◆ EXCERPT PROVIDED ◆

*** Block opens ***

The Columbus Dispatch

OSU doctor grateful US intervened in Syria

- THEODORE DECKER

Each time he leaves his native Syria, Dr. Iyad Azrak of Bellefonta­ine tells himself that conditions there can’t get any worse.

Each time he returns, he discovers that he has been proved wrong.

The Aleppo of Azrak’s youth has been pummeled into rubble. The ground shakes night and day. He has watched bombs tumble from planes and winced at the odor of chlorine gas.

Hundreds of thousands of Syrians still call this hellscape home.

“It’s just massive destructio­n, as far as you can see, in some neighborho­ods,” said Azrak, an ophthalmol­ogist who also teaches at Ohio State University.

At various times in the six years since Arab Springinsp­ired protests triggered the country’s slide into civil war, Azrak has returned to Syria to offer whatever aid he could. For much of the war, he wondered whether the United States ever would intervene with force. He found out on Thursday night, when President Donald Trump ordered U.S. missile strikes on a Syrian air base that had been used to launch a sarin gas attack on civilians two days earlier.

The tactical and political fallout of Trump’s strike

against the regime of Syrian President Bashar al-Assad will play out in the coming days and months. Critics are calling it a strategic misstep that drags the U.S. into another Middle Eastern conflict in which we have no stake.

*** Block closes ***

◆ EXERCISE OBJECTIVE ◆
Quote the article about the Ohio State doctor and Syria word for word, starting at the words "At various times" and stopping after "two days earlier.".

(Data entries)

*** Block opens ***

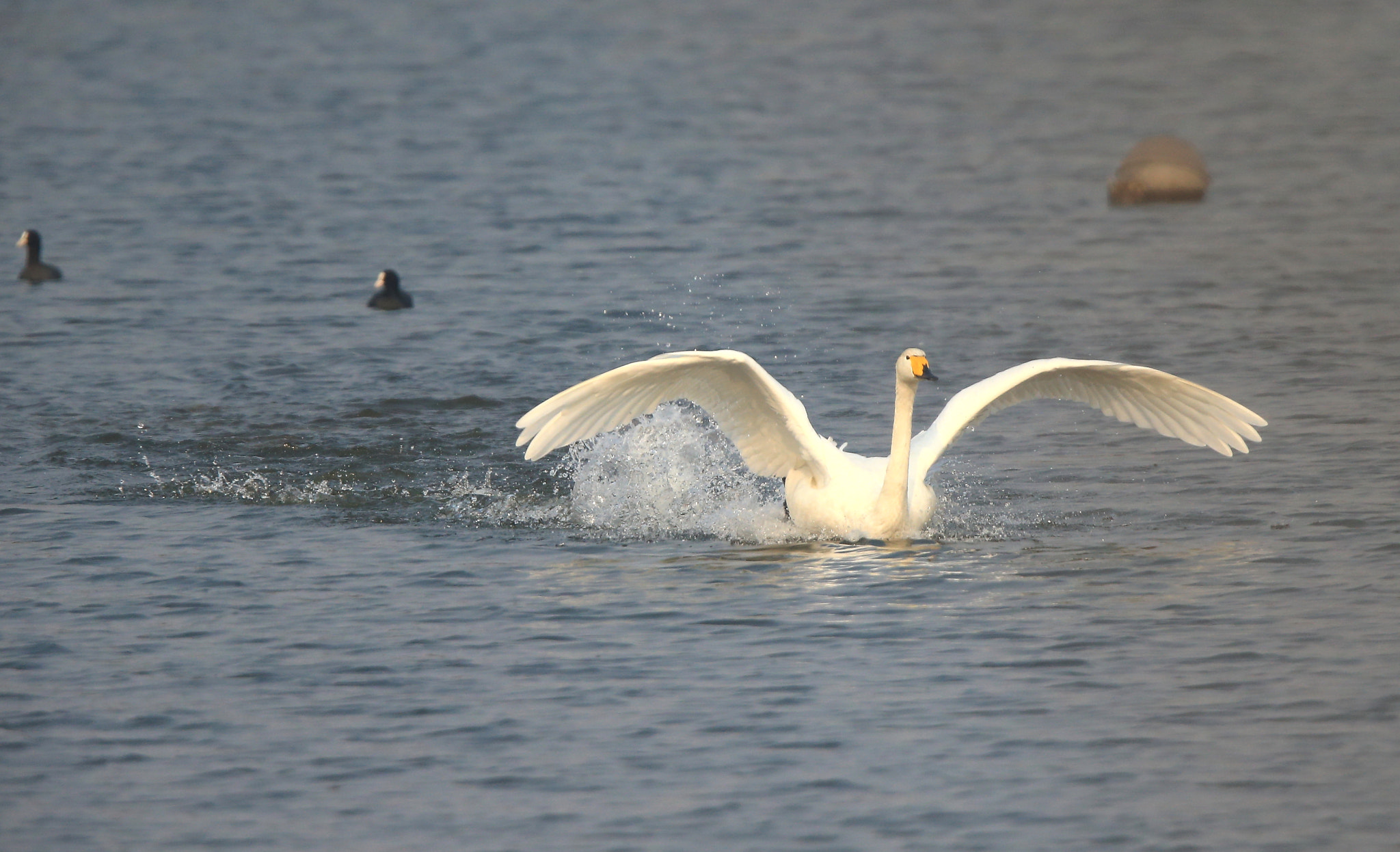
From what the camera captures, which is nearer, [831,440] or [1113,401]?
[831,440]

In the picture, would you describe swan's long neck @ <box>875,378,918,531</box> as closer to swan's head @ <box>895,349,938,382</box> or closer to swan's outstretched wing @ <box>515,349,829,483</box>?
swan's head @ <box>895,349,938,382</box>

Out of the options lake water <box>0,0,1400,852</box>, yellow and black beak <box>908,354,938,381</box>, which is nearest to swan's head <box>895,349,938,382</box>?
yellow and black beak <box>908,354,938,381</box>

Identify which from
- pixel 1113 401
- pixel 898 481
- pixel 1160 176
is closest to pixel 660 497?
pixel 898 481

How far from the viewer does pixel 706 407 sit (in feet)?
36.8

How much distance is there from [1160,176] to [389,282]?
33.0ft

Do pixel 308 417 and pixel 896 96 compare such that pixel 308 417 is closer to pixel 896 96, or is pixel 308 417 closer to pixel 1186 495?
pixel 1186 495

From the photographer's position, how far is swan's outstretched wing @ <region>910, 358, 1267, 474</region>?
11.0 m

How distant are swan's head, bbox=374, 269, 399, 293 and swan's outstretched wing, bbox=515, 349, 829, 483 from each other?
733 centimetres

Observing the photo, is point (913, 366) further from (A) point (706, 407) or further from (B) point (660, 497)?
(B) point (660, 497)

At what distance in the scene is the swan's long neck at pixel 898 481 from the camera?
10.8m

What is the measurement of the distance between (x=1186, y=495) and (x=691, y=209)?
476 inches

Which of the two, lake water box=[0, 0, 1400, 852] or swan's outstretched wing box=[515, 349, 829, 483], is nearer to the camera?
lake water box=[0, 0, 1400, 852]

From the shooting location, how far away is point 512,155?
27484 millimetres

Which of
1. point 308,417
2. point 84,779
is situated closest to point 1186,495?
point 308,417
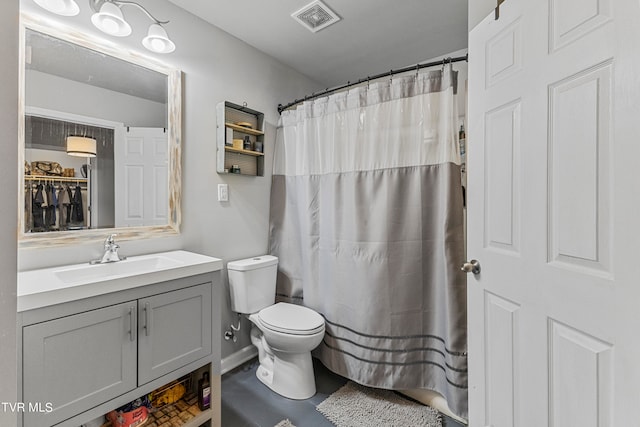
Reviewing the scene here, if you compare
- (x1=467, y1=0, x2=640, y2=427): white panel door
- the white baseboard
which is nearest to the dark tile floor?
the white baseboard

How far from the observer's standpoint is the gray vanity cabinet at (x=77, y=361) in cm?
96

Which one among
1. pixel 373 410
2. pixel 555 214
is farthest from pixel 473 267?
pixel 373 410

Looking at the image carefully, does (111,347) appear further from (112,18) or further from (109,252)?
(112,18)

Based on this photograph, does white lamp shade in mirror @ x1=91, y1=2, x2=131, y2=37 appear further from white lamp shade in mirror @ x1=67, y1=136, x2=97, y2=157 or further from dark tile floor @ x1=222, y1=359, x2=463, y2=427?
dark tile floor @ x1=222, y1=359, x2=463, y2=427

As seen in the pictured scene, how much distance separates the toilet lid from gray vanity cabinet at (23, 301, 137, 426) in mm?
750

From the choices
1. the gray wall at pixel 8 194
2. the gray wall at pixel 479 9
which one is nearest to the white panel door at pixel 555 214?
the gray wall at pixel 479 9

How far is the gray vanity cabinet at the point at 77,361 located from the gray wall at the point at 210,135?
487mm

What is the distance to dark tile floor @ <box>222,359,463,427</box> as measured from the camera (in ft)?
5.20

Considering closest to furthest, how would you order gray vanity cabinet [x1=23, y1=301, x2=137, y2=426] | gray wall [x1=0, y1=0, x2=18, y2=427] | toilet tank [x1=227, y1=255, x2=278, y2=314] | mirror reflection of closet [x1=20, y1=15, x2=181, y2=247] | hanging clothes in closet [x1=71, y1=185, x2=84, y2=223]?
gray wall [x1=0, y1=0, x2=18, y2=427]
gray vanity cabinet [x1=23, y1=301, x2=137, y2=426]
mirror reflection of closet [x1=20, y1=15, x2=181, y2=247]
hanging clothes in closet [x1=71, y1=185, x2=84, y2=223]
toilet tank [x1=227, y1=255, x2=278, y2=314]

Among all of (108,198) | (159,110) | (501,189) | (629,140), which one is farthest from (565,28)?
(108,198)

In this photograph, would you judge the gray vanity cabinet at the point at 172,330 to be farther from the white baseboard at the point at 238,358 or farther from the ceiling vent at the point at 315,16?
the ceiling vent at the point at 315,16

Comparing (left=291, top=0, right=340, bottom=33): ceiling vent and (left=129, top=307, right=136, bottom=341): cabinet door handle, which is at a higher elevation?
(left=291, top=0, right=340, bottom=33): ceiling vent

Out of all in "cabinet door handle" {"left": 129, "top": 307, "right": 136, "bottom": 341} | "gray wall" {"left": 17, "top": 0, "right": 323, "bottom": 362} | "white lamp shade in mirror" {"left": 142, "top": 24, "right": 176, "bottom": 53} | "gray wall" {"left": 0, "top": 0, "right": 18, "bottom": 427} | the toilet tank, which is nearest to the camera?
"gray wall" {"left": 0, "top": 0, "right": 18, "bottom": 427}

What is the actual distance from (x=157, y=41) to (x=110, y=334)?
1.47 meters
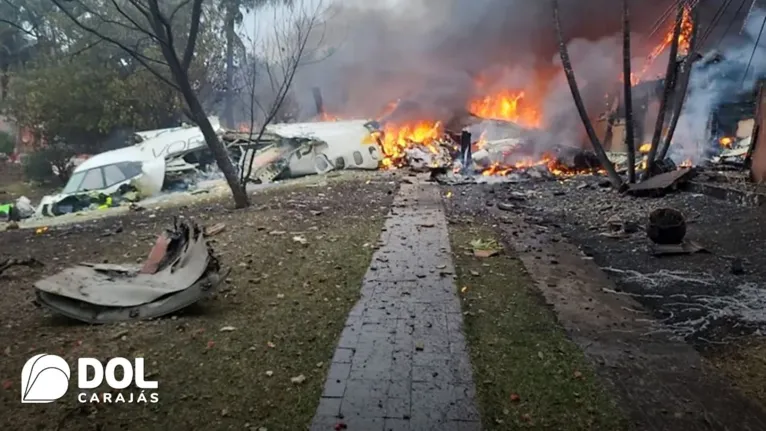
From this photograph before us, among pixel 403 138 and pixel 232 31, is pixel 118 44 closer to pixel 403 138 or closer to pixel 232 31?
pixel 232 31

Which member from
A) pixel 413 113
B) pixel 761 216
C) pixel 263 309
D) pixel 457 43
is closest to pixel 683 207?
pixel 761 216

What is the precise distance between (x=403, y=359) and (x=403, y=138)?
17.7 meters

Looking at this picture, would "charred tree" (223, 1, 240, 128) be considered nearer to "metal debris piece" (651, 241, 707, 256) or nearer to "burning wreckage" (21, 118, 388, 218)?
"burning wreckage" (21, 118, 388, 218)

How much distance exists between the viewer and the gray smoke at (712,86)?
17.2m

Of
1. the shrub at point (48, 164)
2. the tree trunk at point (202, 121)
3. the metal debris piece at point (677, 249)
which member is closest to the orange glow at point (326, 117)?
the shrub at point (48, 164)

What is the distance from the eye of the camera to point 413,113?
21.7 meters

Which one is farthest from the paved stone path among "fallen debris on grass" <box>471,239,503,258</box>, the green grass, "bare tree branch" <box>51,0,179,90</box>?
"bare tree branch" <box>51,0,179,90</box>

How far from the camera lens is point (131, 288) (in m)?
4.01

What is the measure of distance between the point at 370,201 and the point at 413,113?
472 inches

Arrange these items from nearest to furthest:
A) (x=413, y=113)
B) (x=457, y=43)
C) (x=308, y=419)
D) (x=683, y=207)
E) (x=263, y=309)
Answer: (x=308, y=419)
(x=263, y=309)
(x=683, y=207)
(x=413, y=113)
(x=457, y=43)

*** Block closes ***

◆ OUTPUT FOR THIS TASK ◆
At various times in the six years since Arab Springinsp­ired protests triggered the country’s slide into civil war, Azrak has returned to Syria to offer whatever aid he could. For much of the war, he wondered whether the United States ever would intervene with force. He found out on Thursday night, when President Donald Trump ordered U.S. missile strikes on a Syrian air base that had been used to launch a sarin gas attack on civilians two days earlier.